WORK TASK:
Retype each line of the material below word for word; pictures stay out.

LISTED ENTRIES:
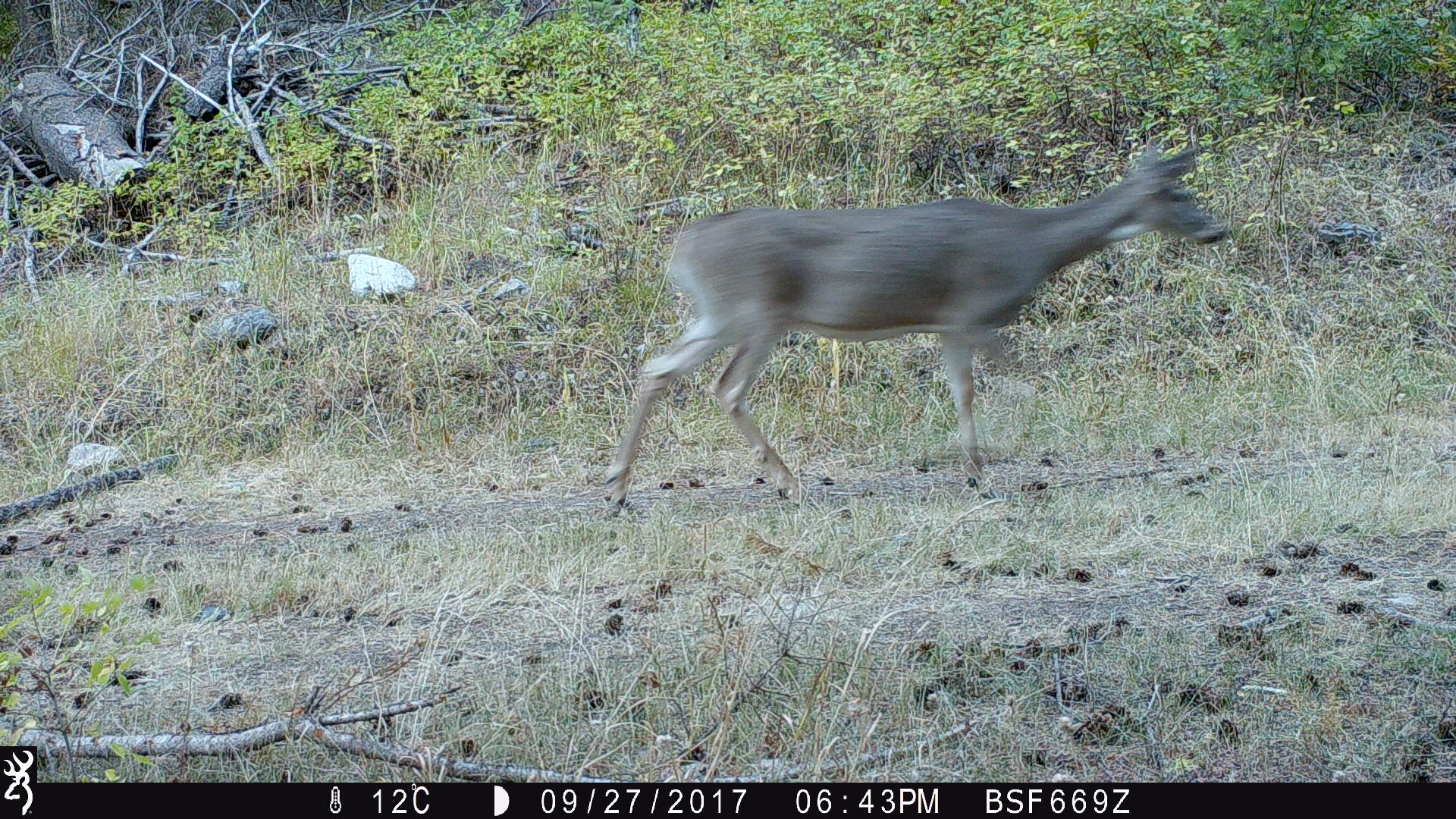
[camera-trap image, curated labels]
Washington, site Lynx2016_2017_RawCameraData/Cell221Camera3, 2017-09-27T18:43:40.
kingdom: Animalia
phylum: Chordata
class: Mammalia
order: Artiodactyla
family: Cervidae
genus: Odocoileus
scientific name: Odocoileus virginianus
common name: white-tailed deer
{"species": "Odocoileus virginianus (white-tailed deer)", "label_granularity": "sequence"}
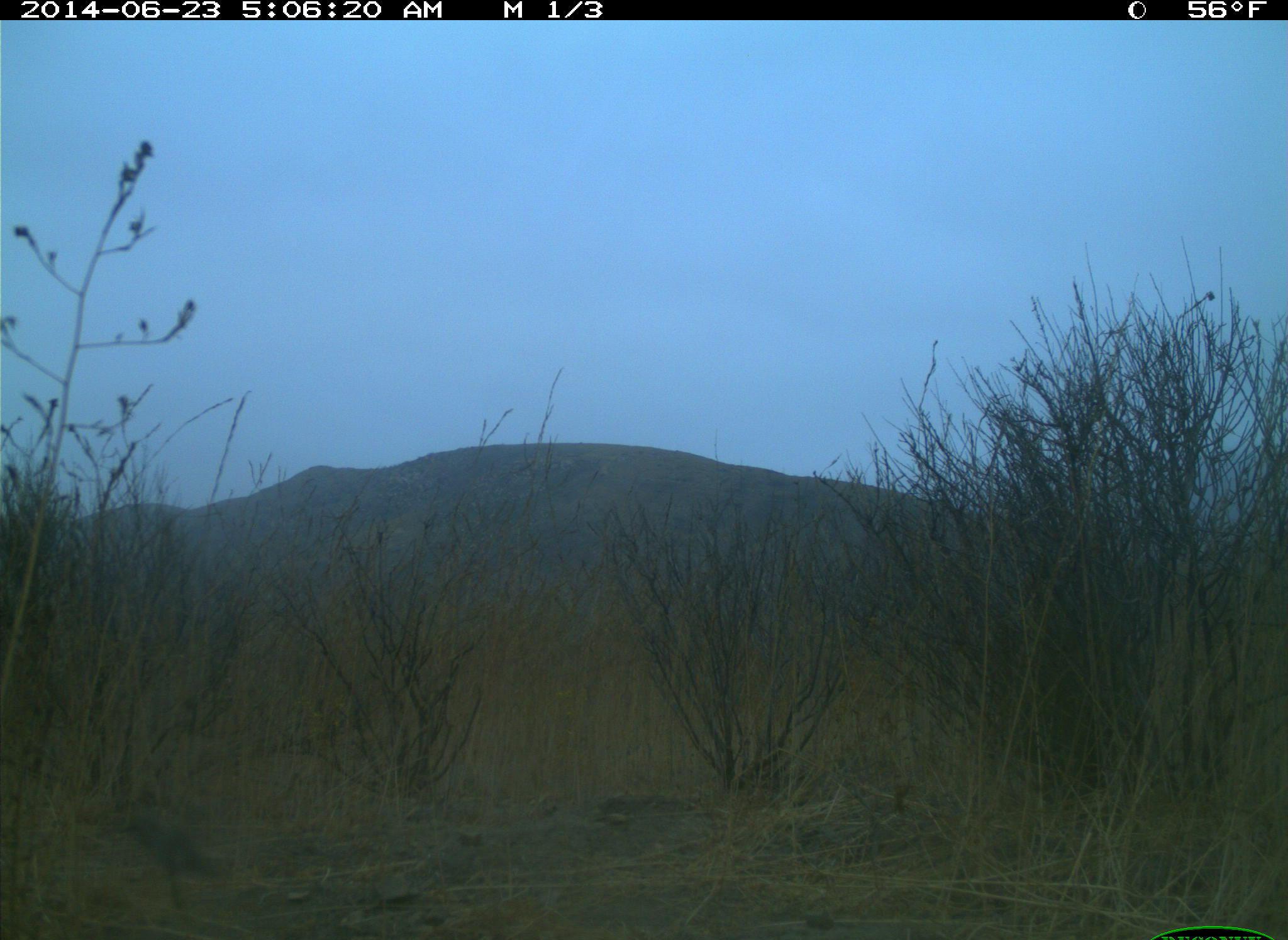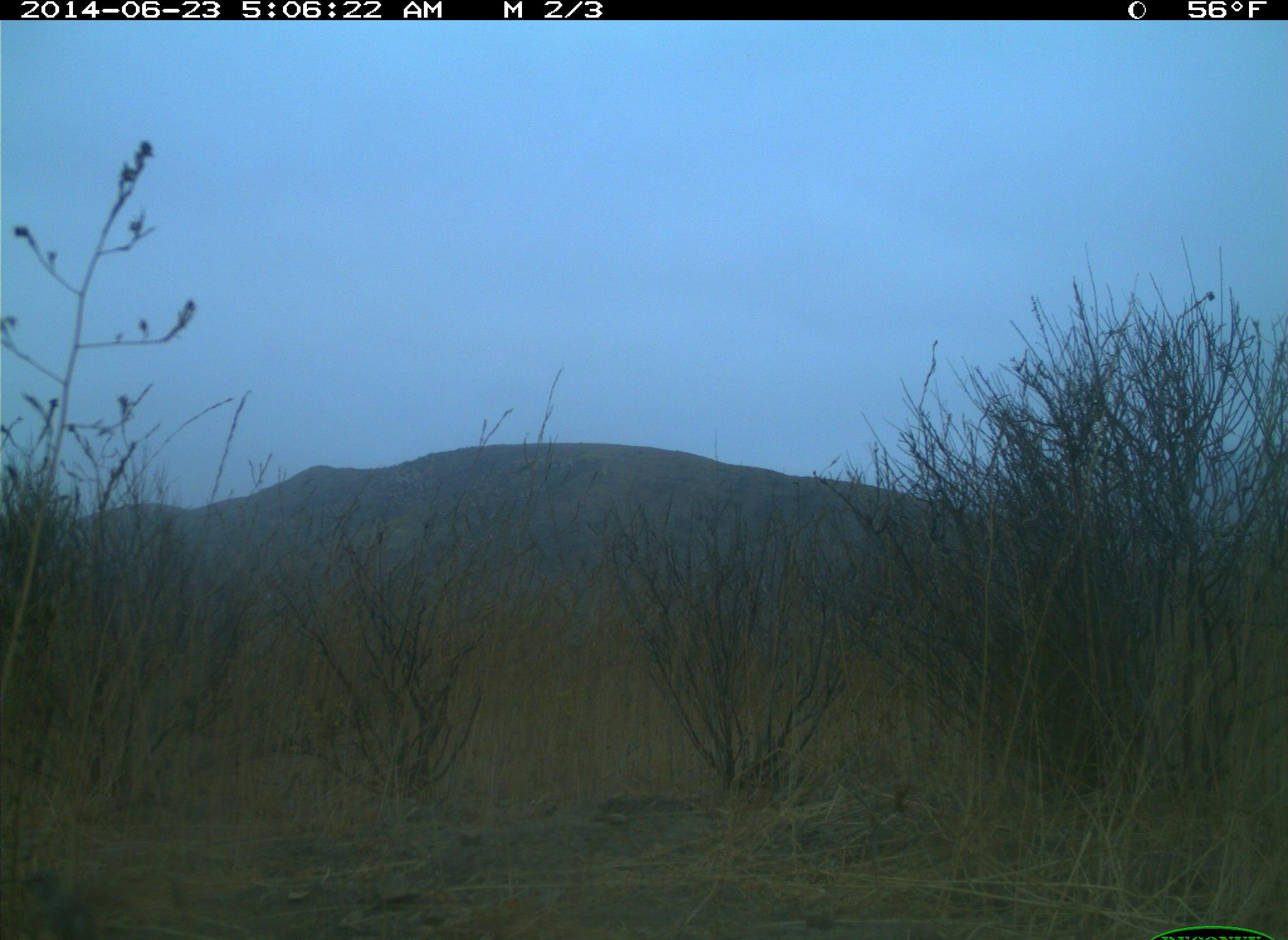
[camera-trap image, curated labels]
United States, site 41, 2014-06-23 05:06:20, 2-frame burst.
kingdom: Animalia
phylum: Chordata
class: Aves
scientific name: Aves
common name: bird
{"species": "bird (Aves)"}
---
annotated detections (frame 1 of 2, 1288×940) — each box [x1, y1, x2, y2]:
bird: [118, 812, 220, 883]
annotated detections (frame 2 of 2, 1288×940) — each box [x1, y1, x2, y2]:
bird: [25, 870, 99, 940]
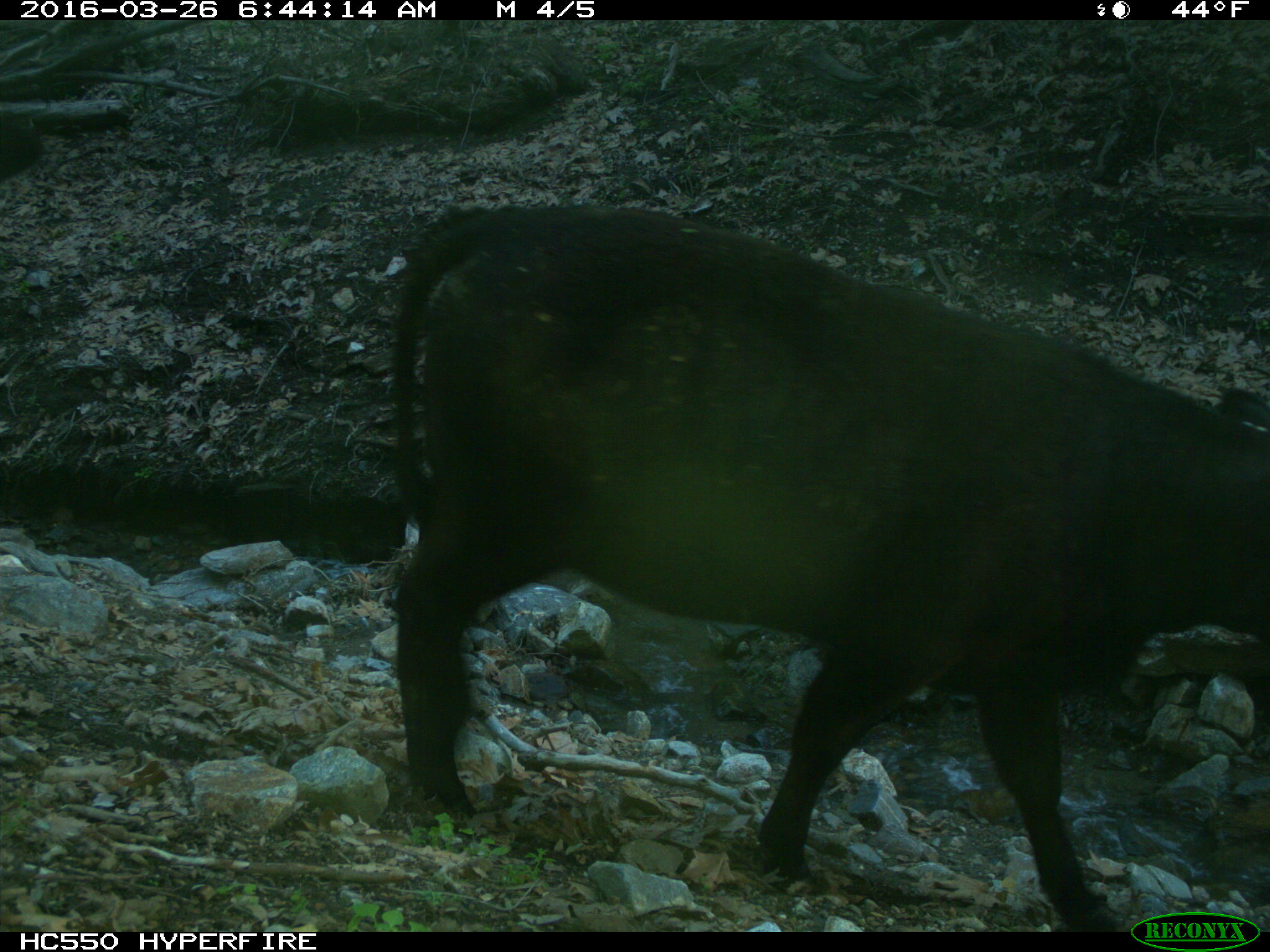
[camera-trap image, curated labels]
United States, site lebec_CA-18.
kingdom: Animalia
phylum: Chordata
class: Mammalia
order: Artiodactyla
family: Bovidae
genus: Bos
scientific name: Bos taurus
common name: domestic cow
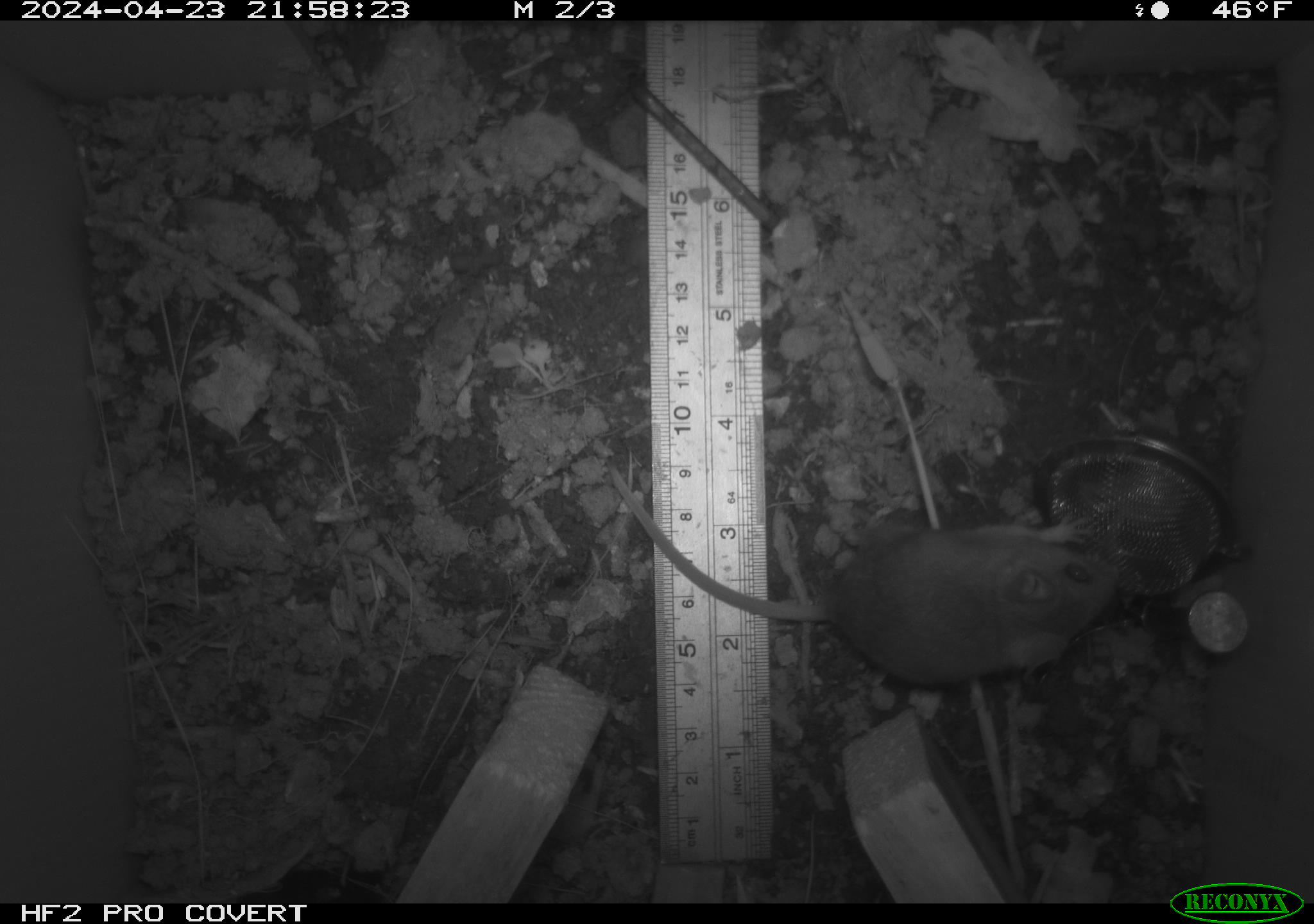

PROBLEM SOLUTION:
[camera-trap image, curated labels]
Washington, site Lynx2016_2017_RawCameraData/Cell221Camera3, 2017-09-27T18:43:40.
kingdom: Animalia
phylum: Chordata
class: Mammalia
order: Artiodactyla
family: Cervidae
genus: Odocoileus
scientific name: Odocoileus virginianus
common name: white-tailed deer
{"species": "Odocoileus virginianus (white-tailed deer)", "label_granularity": "sequence"}
[camera-trap image, curated labels]
United States, site 41, 2014-06-23 05:06:20, 2-frame burst.
kingdom: Animalia
phylum: Chordata
class: Aves
scientific name: Aves
common name: bird
{"species": "bird (Aves)"}
---
annotated detections (frame 1 of 2, 1288×940) — each box [x1, y1, x2, y2]:
bird: [118, 812, 220, 883]
annotated detections (frame 2 of 2, 1288×940) — each box [x1, y1, x2, y2]:
bird: [25, 870, 99, 940]
[camera-trap image, curated labels]
United States, site lebec_CA-18.
kingdom: Animalia
phylum: Chordata
class: Mammalia
order: Artiodactyla
family: Bovidae
genus: Bos
scientific name: Bos taurus
common name: domestic cow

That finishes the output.